-------- ТЕКСТ

9 мая 1924 года Катаев и Мандельштам поставили подписи под общим письмом в Отдел печати ЦК РКП(б): «Мы приветствуем новых писателей, рабочих и крестьян, входящих сейчас в литературу. Мы ни в коей мере не противопоставляем себя им и не считаем их враждебными или чуждыми нам… Но мы протестуем против огульных нападок на нас. Тон таких журналов, как «На посту», и их критика, выдаваемые притом ими за мнение РКП в целом, подходят к нашей литературной работе заведомо предвзято и неверно». Среди прочих подписались Есенин, Бабель, Толстой, Волошин…
В 1924-м Мандельштам уехал в Ленинград. В конце 1928-го вернулся в Москву.
Они высказывались друг о друге в печати.
В 1929 году в статье «Веер герцогини», напечатанной в «Вечернем Киеве», рассуждая об отношении критики к Олеше, Ильфу, Петрову и Катаеву, Мандельштам упоминал «вопиющую недооценку» «Растратчиков». «Повесть двусмысленная, — оговаривался он, — ее подхватили за рубежом, из нее делают орудие антисоветского пасквиля. Однако в ней есть за что уцепиться. Бояться ее нечего. Как всякая крупная вещь, она допускает различные толкования. Злостно-хвалебным статьям о «Растратчиках» зарубежной прессы мы не можем противопоставить своего толкования, потому что книгу у нас недооценили; она пошла под общую гребенку — «удостоилась» куцых похвал и похлопываний по плечу. Вместо разбора произведения Катаева были в свое время устроены никому не нужные, кустарные суды над самими «растратчиками» — его героями. Проглядели острую книгу».

----------------

ЦЕЛЬ ЗАДАНИЯ:
Воспроизведите дословно и целиком текст о Катаеве и Мандельштаме.

-------- ИСХОДНЫЕ ДАННЫЕ

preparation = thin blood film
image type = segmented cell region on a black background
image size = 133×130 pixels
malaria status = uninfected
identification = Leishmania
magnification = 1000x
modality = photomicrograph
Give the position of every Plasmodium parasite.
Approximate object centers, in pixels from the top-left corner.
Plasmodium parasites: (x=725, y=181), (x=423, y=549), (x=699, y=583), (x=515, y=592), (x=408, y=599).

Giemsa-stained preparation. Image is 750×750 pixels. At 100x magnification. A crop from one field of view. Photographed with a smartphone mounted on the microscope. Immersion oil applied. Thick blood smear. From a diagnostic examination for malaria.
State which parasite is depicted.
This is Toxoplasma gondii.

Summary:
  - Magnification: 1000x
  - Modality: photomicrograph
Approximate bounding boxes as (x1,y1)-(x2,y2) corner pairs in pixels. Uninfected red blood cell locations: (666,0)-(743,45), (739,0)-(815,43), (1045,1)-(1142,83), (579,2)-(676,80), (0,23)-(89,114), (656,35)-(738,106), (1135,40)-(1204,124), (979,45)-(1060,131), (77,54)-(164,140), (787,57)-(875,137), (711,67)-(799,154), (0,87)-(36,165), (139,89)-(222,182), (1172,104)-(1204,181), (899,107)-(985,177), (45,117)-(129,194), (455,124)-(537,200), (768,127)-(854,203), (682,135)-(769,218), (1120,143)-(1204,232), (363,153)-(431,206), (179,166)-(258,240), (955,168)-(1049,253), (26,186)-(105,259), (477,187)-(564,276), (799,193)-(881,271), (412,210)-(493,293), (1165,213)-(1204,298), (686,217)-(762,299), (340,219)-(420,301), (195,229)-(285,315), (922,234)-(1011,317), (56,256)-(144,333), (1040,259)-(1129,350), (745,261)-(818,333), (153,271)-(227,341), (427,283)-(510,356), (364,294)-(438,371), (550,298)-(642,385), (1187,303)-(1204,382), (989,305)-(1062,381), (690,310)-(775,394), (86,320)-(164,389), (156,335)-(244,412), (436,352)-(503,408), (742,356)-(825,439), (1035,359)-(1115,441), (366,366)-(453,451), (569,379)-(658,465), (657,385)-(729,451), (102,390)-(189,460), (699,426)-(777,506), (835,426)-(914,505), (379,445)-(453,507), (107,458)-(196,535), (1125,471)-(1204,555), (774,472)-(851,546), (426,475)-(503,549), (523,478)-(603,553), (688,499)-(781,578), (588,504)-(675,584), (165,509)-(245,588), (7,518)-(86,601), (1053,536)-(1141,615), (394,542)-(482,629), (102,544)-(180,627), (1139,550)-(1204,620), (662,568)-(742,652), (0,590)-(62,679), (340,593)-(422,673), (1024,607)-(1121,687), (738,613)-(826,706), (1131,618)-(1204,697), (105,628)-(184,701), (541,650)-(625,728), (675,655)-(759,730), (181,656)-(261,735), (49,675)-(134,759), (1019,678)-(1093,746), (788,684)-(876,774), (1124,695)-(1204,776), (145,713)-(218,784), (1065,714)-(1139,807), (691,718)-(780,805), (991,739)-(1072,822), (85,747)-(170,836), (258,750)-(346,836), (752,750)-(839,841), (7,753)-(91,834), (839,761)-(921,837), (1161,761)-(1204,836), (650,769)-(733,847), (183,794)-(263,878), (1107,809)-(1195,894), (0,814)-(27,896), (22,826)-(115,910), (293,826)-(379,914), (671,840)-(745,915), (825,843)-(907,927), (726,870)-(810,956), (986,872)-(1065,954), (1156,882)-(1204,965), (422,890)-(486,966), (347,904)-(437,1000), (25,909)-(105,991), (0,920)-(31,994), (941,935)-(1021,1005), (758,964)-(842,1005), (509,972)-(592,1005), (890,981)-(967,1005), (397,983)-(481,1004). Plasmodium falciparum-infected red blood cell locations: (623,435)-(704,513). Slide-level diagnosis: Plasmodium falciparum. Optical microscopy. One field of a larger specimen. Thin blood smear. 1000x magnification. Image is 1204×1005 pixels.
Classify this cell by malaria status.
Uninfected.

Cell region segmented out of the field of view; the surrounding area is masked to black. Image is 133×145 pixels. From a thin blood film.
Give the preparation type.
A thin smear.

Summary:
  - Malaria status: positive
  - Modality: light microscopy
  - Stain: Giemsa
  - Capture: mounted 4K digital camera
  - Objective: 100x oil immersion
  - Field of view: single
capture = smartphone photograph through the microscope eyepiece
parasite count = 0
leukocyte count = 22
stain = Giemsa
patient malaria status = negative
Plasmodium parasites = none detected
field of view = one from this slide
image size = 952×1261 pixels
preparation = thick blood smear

----------------

ОТВЕТ:
9 мая 1924 года Катаев и Мандельштам поставили подписи под общим письмом в Отдел печати ЦК РКП(б): «Мы приветствуем новых писателей, рабочих и крестьян, входящих сейчас в литературу. Мы ни в коей мере не противопоставляем себя им и не считаем их враждебными или чуждыми нам… Но мы протестуем против огульных нападок на нас. Тон таких журналов, как «На посту», и их критика, выдаваемые притом ими за мнение РКП в целом, подходят к нашей литературной работе заведомо предвзято и неверно». Среди прочих подписались Есенин, Бабель, Толстой, Волошин…
В 1924-м Мандельштам уехал в Ленинград. В конце 1928-го вернулся в Москву.
Они высказывались друг о друге в печати.
В 1929 году в статье «Веер герцогини», напечатанной в «Вечернем Киеве», рассуждая об отношении критики к Олеше, Ильфу, Петрову и Катаеву, Мандельштам упоминал «вопиющую недооценку» «Растратчиков». «Повесть двусмысленная, — оговаривался он, — ее подхватили за рубежом, из нее делают орудие антисоветского пасквиля. Однако в ней есть за что уцепиться. Бояться ее нечего. Как всякая крупная вещь, она допускает различные толкования. Злостно-хвалебным статьям о «Растратчиках» зарубежной прессы мы не можем противопоставить своего толкования, потому что книгу у нас недооценили; она пошла под общую гребенку — «удостоилась» куцых похвал и похлопываний по плечу. Вместо разбора произведения Катаева были в свое время устроены никому не нужные, кустарные суды над самими «растратчиками» — его героями. Проглядели острую книгу».